Your objective
What is needed is an exact transcription of every entry below, with the pictures left out.

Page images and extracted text
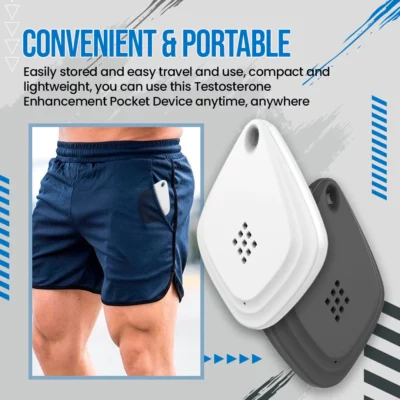 CONVENIENT & PORTABLE

Easily stored and easy travel and use, compact and lightweight, you can use this Testosterone Enhancement Pocket Device anytime, anywhere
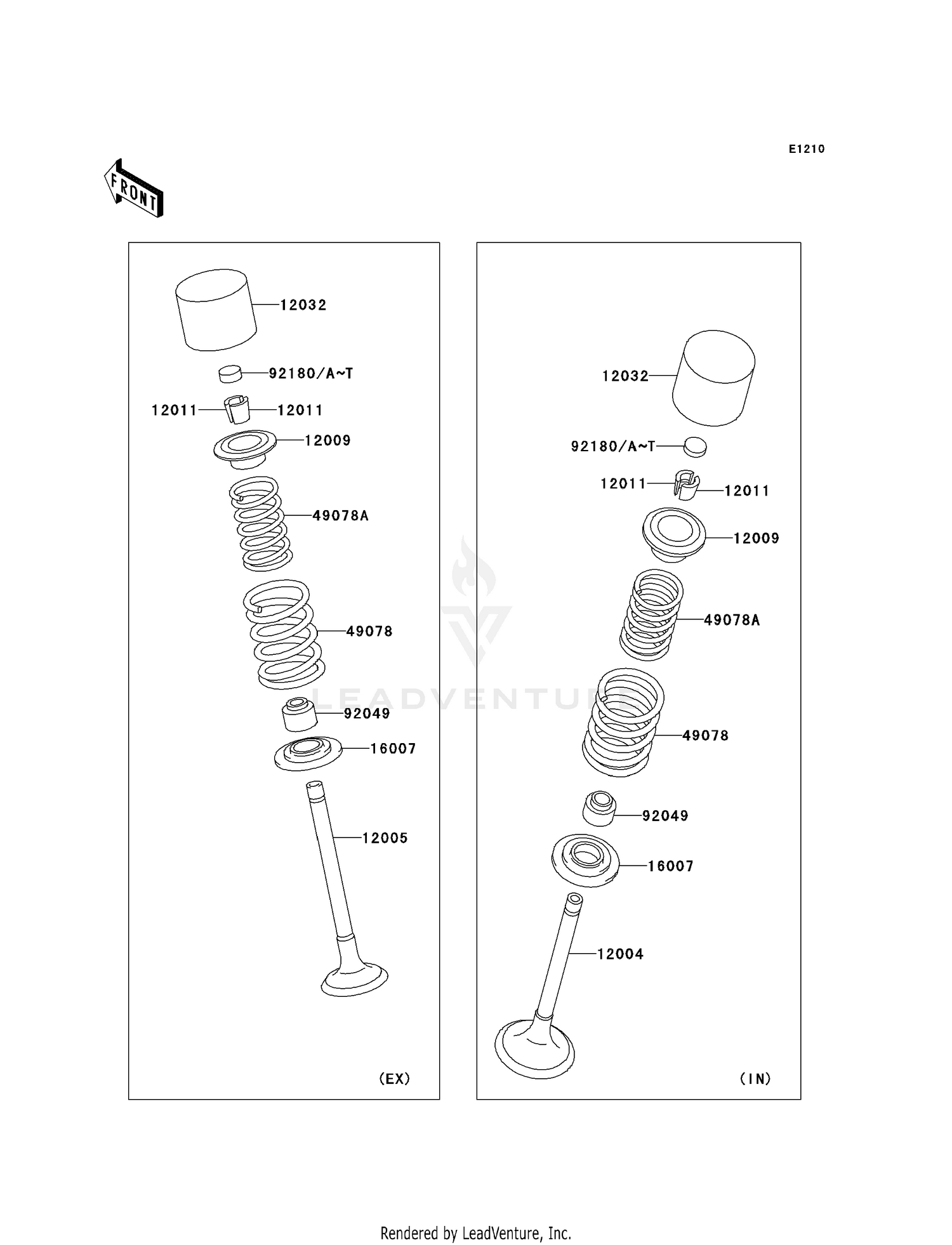 E1210

FRONT

12032
92180/A~T
12011
12011
12009
49078A
49078
92049
16007
12005
(EX)

12032
92180/A~T
12011
12011
12009
49078A
49078
92049
16007
12004
(IN)

LEADVENTURE

Rendered by LeadVenture, Inc.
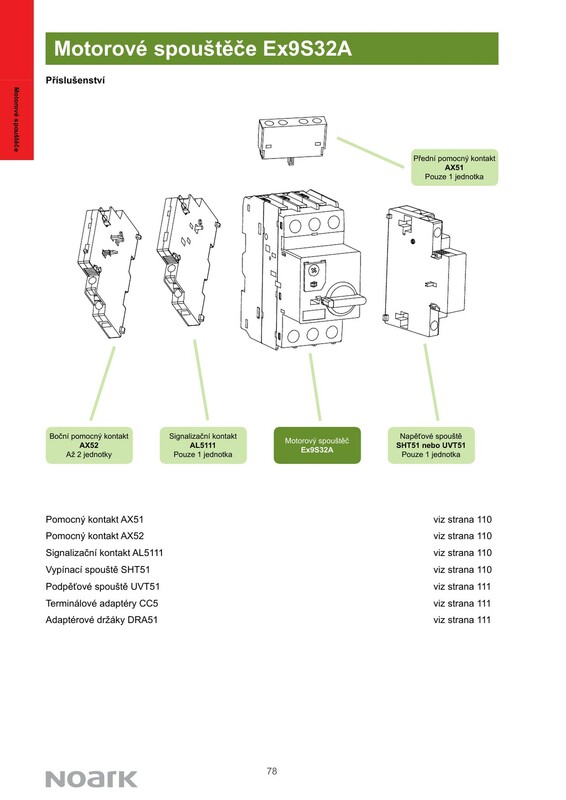 Motorové spouštěče

Motorové spouštěče Ex9S32A

Příslušenství

Přední pomocný kontakt
AX51
Pouze 1 jednotka

Boční pomocný kontakt
AX52
Až 2 jednotky

Signalizační kontakt
AL5111
Pouze 1 jednotka

Motorový spouštěč
Ex9S32A

Napěťové spouště
SHT51 nebo UVT51
Pouze 1 jednotka

| | |
|---|---|
| Pomocný kontakt AX51 | viz strana 110 |
| Pomocný kontakt AX52 | viz strana 110 |
| Signalizační kontakt AL5111 | viz strana 110 |
| Vypínací spouště SHT51 | viz strana 110 |
| Podpěťové spouště UVT51 | viz strana 111 |
| Terminálové adaptéry CC5 | viz strana 111 |
| Adaptérové držáky DRA51 | viz strana 111 |

NOARK

78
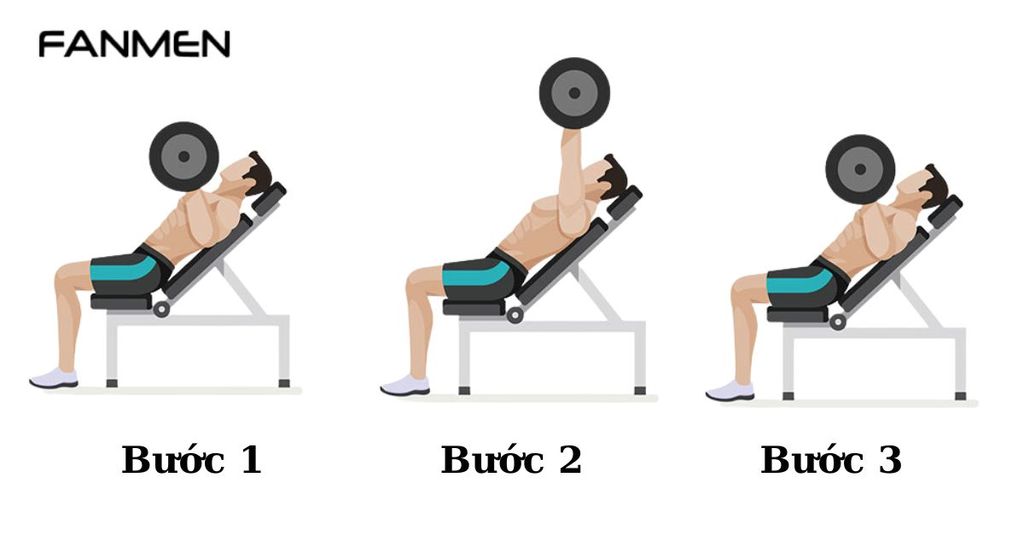 FANMEN

Bước 1

Bước 2

Bước 3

Expected answer
 CONVENIENT & PORTABLE

Easily stored and easy travel and use, compact and lightweight, you can use this Testosterone Enhancement Pocket Device anytime, anywhere
 E1210

FRONT

12032
92180/A~T
12011
12011
12009
49078A
49078
92049
16007
12005
(EX)

12032
92180/A~T
12011
12011
12009
49078A
49078
92049
16007
12004
(IN)

LEADVENTURE

Rendered by LeadVenture, Inc.
 Motorové spouštěče

Motorové spouštěče Ex9S32A

Příslušenství

Přední pomocný kontakt
AX51
Pouze 1 jednotka

Boční pomocný kontakt
AX52
Až 2 jednotky

Signalizační kontakt
AL5111
Pouze 1 jednotka

Motorový spouštěč
Ex9S32A

Napěťové spouště
SHT51 nebo UVT51
Pouze 1 jednotka

| | |
|---|---|
| Pomocný kontakt AX51 | viz strana 110 |
| Pomocný kontakt AX52 | viz strana 110 |
| Signalizační kontakt AL5111 | viz strana 110 |
| Vypínací spouště SHT51 | viz strana 110 |
| Podpěťové spouště UVT51 | viz strana 111 |
| Terminálové adaptéry CC5 | viz strana 111 |
| Adaptérové držáky DRA51 | viz strana 111 |

NOARK

78
 FANMEN

Bước 1

Bước 2

Bước 3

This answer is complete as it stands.